§ **WORK REQUEST 1**: Repeat word for word the part of the IBM and Samsung excerpt that opens with the words containing "3 Cognitive technologies: is" and closes with "and pattern recognition.".
§ **WORK REQUEST 2**:
Answer these questions using the IBM and Samsung excerpt:
(a) In which settings will enterprises be able to manage their applications?
(b) According to the footnote on artificial intelligence, what two human qualities do the tasks usually require?
(c) Which three means does the footnote on cognitive technologies list?
§ **WORK REQUEST 3**: Write the next part of the IBM and Samsung excerpt, picking up after its last sentence.

§ **DOCUMENT EXCERPT**:
=======

Moreover, the combined efforts between IBM and Samsung will facilitate enterprises to swiftly customise and deploy their applications, while flexibly managing them across any cloud, on-premise or private environment of their choosing.
Footnote
1 Industry 4.0 or the Fourth Industrial Revolution (4IR): has been defined as technological developments in cyber-physical systems such as high capacity connectivity; new human-machine interaction modes such as touch interfaces and virtual reality systems; and improvements in transferring digital instructions to the physical world including robotics and 3D printing; the Internet of Things (IoT); “big data” and cloud computing; artificial intelligence-based systems; improvements to and uptake of Off-Grid / Stand-Alone Renewable Energy Systems.
2 Artificial intelligence (AI): is the ability of a computer or a device controlled by a computer to do tasks that are usually done by humans because they require human intelligence and discernment.
3 Cognitive technologies: is a field of computer science that mimics functions of the human brain through various means, including natural language processing, data mining and pattern recognition.

=======

§ **INPUT DATA**:
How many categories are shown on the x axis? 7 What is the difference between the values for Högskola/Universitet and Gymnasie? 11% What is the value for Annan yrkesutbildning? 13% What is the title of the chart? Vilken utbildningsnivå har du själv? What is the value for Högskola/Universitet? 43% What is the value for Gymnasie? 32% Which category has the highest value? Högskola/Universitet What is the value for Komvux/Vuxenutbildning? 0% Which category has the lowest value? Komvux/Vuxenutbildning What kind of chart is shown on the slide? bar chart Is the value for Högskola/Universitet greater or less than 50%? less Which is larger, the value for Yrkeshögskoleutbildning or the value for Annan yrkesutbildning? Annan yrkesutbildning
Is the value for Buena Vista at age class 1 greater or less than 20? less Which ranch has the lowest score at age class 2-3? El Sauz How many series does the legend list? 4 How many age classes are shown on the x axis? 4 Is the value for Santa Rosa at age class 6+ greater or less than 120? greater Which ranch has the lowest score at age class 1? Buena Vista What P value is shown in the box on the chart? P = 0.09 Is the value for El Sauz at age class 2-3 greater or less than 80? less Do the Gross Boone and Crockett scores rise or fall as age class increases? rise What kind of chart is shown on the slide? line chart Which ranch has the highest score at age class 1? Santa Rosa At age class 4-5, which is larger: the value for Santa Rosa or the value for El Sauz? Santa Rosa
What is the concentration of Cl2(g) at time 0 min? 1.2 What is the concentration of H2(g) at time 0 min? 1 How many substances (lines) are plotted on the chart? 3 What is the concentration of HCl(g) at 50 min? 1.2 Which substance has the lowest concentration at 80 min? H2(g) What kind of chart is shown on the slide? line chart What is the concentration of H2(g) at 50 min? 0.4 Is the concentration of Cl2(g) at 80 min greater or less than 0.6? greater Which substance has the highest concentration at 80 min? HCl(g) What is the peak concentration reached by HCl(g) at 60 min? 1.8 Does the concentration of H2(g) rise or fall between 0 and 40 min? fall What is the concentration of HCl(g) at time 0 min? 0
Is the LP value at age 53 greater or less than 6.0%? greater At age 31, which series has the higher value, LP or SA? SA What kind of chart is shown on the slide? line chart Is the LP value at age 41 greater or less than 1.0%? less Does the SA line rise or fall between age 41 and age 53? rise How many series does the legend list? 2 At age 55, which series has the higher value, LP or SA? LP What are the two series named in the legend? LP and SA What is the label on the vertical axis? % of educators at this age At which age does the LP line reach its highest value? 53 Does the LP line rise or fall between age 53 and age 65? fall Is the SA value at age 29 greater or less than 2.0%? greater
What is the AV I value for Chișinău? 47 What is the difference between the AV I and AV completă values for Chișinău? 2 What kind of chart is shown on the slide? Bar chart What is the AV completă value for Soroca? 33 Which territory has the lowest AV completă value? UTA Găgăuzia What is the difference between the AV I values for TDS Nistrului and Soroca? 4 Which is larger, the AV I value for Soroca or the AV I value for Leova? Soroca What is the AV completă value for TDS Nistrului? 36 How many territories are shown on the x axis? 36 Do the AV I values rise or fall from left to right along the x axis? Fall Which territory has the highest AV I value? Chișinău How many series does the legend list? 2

=======

§ **RESPONSE 1**:
3 Cognitive technologies: is a field of computer science that mimics functions of the human brain through various means, including natural language processing, data mining and pattern recognition.

§ **RESPONSE 2**:
(a) Any cloud, on-premise or private environment of their choosing.
(b) Human intelligence and discernment.
(c) Natural language processing, data mining and pattern recognition.

§ **RESPONSE 3**:
4 Digital twin: is a virtual representation of a real-world physical system or product that serves as the indistinguishable digital counterpart of it for practical purposes, such as system simulation, integration, testing, monitoring, and maintenance.
5 See EDB reference article (Feb 2021).
6 Enhanced Mobile Broadband (eMBB): is one of three primary 5G New Radio (NR) use cases defined by the 3GPP. eMBB are data-driven use cases requiring high data rates across a wide coverage area.
7 Low latency: describes a computer network that is optimised to process a very high volume of data messages with minimal delay (latency). These networks are designed to support operations that require near real-time access to rapidly changing data.
8 Video analytics: a type of technology that automatically analyses video content. This is done using algorithms that process video to carry out a specific task - for example, identifying moving objects or reading vehicle licence plates. When artificial intelligence is involved, they are often referred to as intelligent video analytics.
9 Network latency, or lag, is the term used to describe delays in communication over a network. In networking, it is best thought of as the amount of time taken for a packet of data to travel through multiple devices, then be received at its destination and decoded.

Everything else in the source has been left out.